Cotopaxi is the loftiest of active volcanoes, but it is slumbering now. The only evidence of action is the frequent rumblings, which can be heard for a hundred miles, and the cloud of smoke by day and the pillar of fire by night, which constantly arises from a crater that is more than three thousand feet beyond the reach of man. Many have attempted to scale it, but the walls are so steep and the snow is so deep that ascent is impossible even with scaling-ladders. On the south side of Cotopaxi is a great rock, more than two

thousand feet high, called the “Inca’s Head.” Tradition says that it was once the summit of the volcano, and fell on the day when Atahaulpa was strangled by the Spaniards. Those who have seen Vesuvius can judge of the grandeur of Cotopaxi if they can imagine a volcano fifteen thousand feet higher shooting forth its fire from a crest covered by three thousand feet of snow, with a voice that has been heard six hundred miles. And one can judge of the grandeur of the road to Quito if he can imagine twenty of the highest mountains in America, three of them active volcanoes, standing along the road from Washington to New York.

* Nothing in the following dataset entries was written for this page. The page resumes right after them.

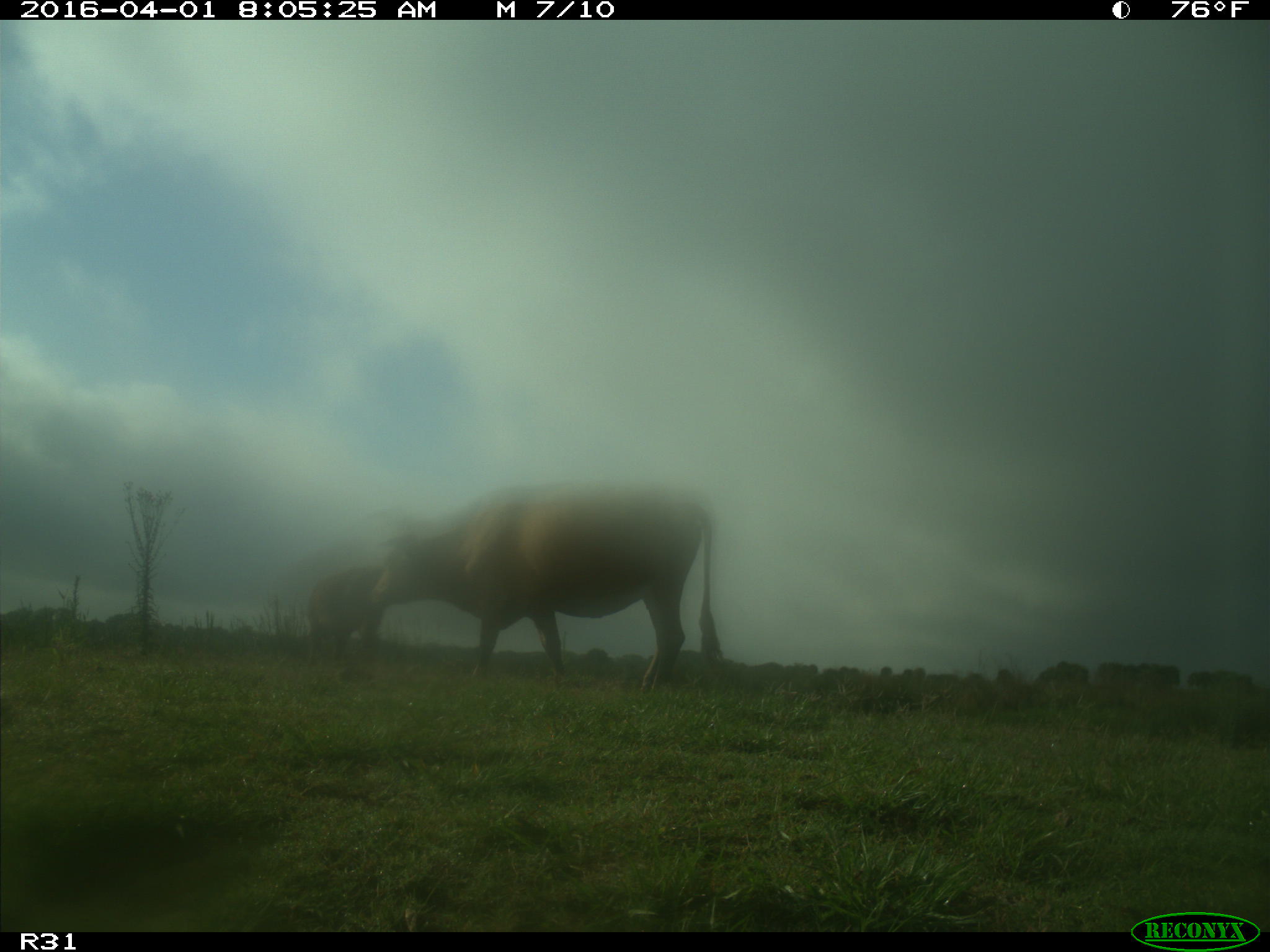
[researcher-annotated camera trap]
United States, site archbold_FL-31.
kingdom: Animalia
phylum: Chordata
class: Mammalia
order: Artiodactyla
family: Bovidae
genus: Bos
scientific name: Bos taurus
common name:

The city of Quito lies upon the breast of a very uncertain and treacherous mother, the volcano Pichincha, which rises to an altitude of sixteen thousand feet, or about four thousand five hundred feet above the plaza. Since the Conquest the volcano has had three notable eruptions--in 1575, 1587, and 1660, when the city was almost entirely destroyed. In 1859 there was a severe earthquake followed by an eruption, which, while it did not do much damage in the city itself, caused great destruction and loss of life in the surrounding towns and villages. In 1868 the great convulsion which extended along the entire South Pacific coast was severely felt in Ecuador, where, it is stated, seventy-two towns were destroyed and thirty thousand people killed.

There was a great scare in Ecuador in the summer of 1868 because of the violent eruption of the volcano Tunguragua, one of the largest in the group, rising nearly two thousand feet above the line of perpetual snow; but after a few days of agitation, in which immense masses of lava and ashes were thrown out of the crater, the eruption subsided without doing much damage.

Here in these mountains, until the Spaniards came, in 1534, existed a civilization that was old when Christ was crucified; a civilization whose arts were equal to those of Egypt; which had temples four times the size of the Capitol at Washington, from a single one of which the Spaniards drew twenty-two thousand ounces of solid silver nails; whose rulers had palaces from which the Spaniards gathered ninety thousand ounces of gold and an unmeasured quantity of silver. Here was an empire stretching from the equator to the antarctic circle, walled in by the grandest groups of mountains in the world; whose people knew all the arts of their time but those of war, and were conquered by two hundred and thirteen men under the leadership of a Spanish swineherd who could neither read nor write.

The age of Quito is unknown. The present city was built by the Spaniards after the Conquest, but it stands upon the foundations of a city they destroyed, which was older than the knowledge of men. The history of the ancient place dates back only a few years before the arrival of the Spaniards in the country; for they, ignorant men, interested in nothing but plunder, destroyed every means by which its antiquity could have been traced.